··· Ausgewählter Auszug ···
OGH 5Ob28/94

OGH5Ob28/9417.5.1994

Der Oberste Gerichtshof hat durch den Senatspräsidenten des Obersten Gerichtshofes Dr. Zehetner als Vorsitzenden und durch die Hofräte des Obersten Gerichtshofes Dr. Schwarz, Dr. Floßmann, Dr. Adamovic und Dr. Baumann als weitere Richter in der Grundbuchssache der Antragsteller 1. Franz M*****, ***** 2. Brigitte M*****, ebendort, 3. Friedrich S*****, ***** und 4. Margarethe S*****, ebendort, sämtliche vertreten durch Dr. Horst Brunner und Dr. Emilio Stock, Rechtsanwälte in Kitzbühel, wegen Grundbuchshandlungen in der EZ *****, Grundbuch *****, infolge Rekurses von 1. des Anton T*****, ***** und 2. der Maria Theresia D*****, ebendort, beide vertreten durch Dr. Bernhard Heitzmann, gegen den Beschluß des Landesgerichtes Innsbruck als Rekursgerichtes vom 8. Oktober 1993, GZ 3 b R 139/93-4, mit dem der Beschluß des Bezirksgerichtes Kitzbühel vom 23. Juni 1993, TZ 2290/93-2, bestätigt wurde, in nichtöffentlicher Sitzung den

Beschluß

gefaßt:

 

Spruch:

Dem Revisionsrekurs wird Folge gegeben.
··· Datenblock ···
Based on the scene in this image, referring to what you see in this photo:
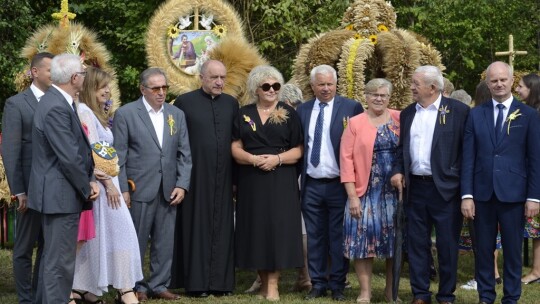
···
▶ Kurze Aufgabe A
Fasse den Absatz der Gerichtsentscheidung, der mit „Der Oberste Gerichtshof hat durch den Senatspräsidenten“ beginnt, als Liste zusammen und behalte dabei die wesentlichen Angaben bei.
▶ Kurze Aufgabe B
Setze die Gerichtsentscheidung im Anschluss an den Satz „Dem Revisionsrekurs wird Folge gegeben.“ fort.

▶ Schriftliche Antwort A
- Gericht: Oberster Gerichtshof, Vorsitz Senatspräsident Dr. Zehetner, weitere Richter die Hofräte Dr. Schwarz, Dr. Floßmann, Dr. Adamovic und Dr. Baumann
- Sache: Grundbuchssache wegen Grundbuchshandlungen in der EZ *****, Grundbuch *****
- Antragsteller: Franz M*****, Brigitte M*****, Friedrich S***** und Margarethe S*****, vertreten durch Dr. Horst Brunner und Dr. Emilio Stock, Rechtsanwälte in Kitzbühel
- Rekurswerber: Anton T***** und Maria Theresia D*****, vertreten durch Dr. Bernhard Heitzmann
- Angefochten: Beschluß des Landesgerichtes Innsbruck als Rekursgericht vom 8. Oktober 1993, GZ 3 b R 139/93-4, der den Beschluß des Bezirksgerichtes Kitzbühel vom 23. Juni 1993, TZ 2290/93-2, bestätigte
- Form: Beschluß, gefaßt in nichtöffentlicher Sitzung

▶ Schriftliche Antwort B
Der Beschluß des Erstgerichtes und die Entscheidung des Rekursgerichtes hinsichtlich des Punktes 2.) ihres Spruches, die in Ansehung der Bewilligung des Grundbuchsantrages zu Punkt

I. (Einverleibung der Löschung des Pfandrechtes für Darlehensforderung des Ö***** ob der gesamten Liegenschaft) als unangefochten unberührt bleiben, werden im übrigen, d.h. hinsichtlich der weiteren Anträge, nämlich

II. der Ersichtlichmachung der Aufschrift "Wohnungseigentum",

III. der Einverleibung des Wohnungseigentums an der Wohnungseigentumseinheit top 1 für den Erstantragsteller und die Zweitantragstellerin an je 141/380 Anteilen unter gleichzeitiger Verbindung dieser Anteile gemäß § 12 Abs 1 WEG 1975,

IV. der Einverleibung des Eigentumsrechtes und des Wohnungseigentums für den Drittantragsteller und die Viertantragstellerin an 98/380 Anteilen (top 2) im Rang der Anmerkung B-LNR 1 d und 2 d je zur ideellen Hälfte unter gleichzeitiger Verbindung dieser Anteile gemäß § 12 Abs 1 WEG 1975,

V. der Einverleibung des Vorkaufsrechtes für den Drittantragsteller und die Viertantragstellerin (in dieser Reihenfolge) ob den je 141/380 Anteilen des Erstantragstellers und der Zweitantragstellerin;

VI. hinsichtlich der Eintragungen ob den je 49/380 Anteilen des Drittantragstellers und der Viertantragstellerin, und zwar

1. der Einverleibung des Vorkaufsrechtes für den Erstantragsteller und die Zweitantragstellerin (in dieser Reihenfolge);

2. der Einverleibung der Löschung der Pfandrechte der B***** AG, C-LNR 1 a im Betrag von 571.702,-- S sA und C-LNR 2 a im Betrag von 214.900,-- S sA, und

3. der Einverleibung der Löschung der Pfandrechte zugunsten des Ö***** AG C-LNr 11 im Höchstbetrag von 120.000,-- S und C-LNR 13 im Höchstbetrag von 240.000,-- S, dahin abgeändert, daß diese Grundbuchsanträge

abgewiesen werden.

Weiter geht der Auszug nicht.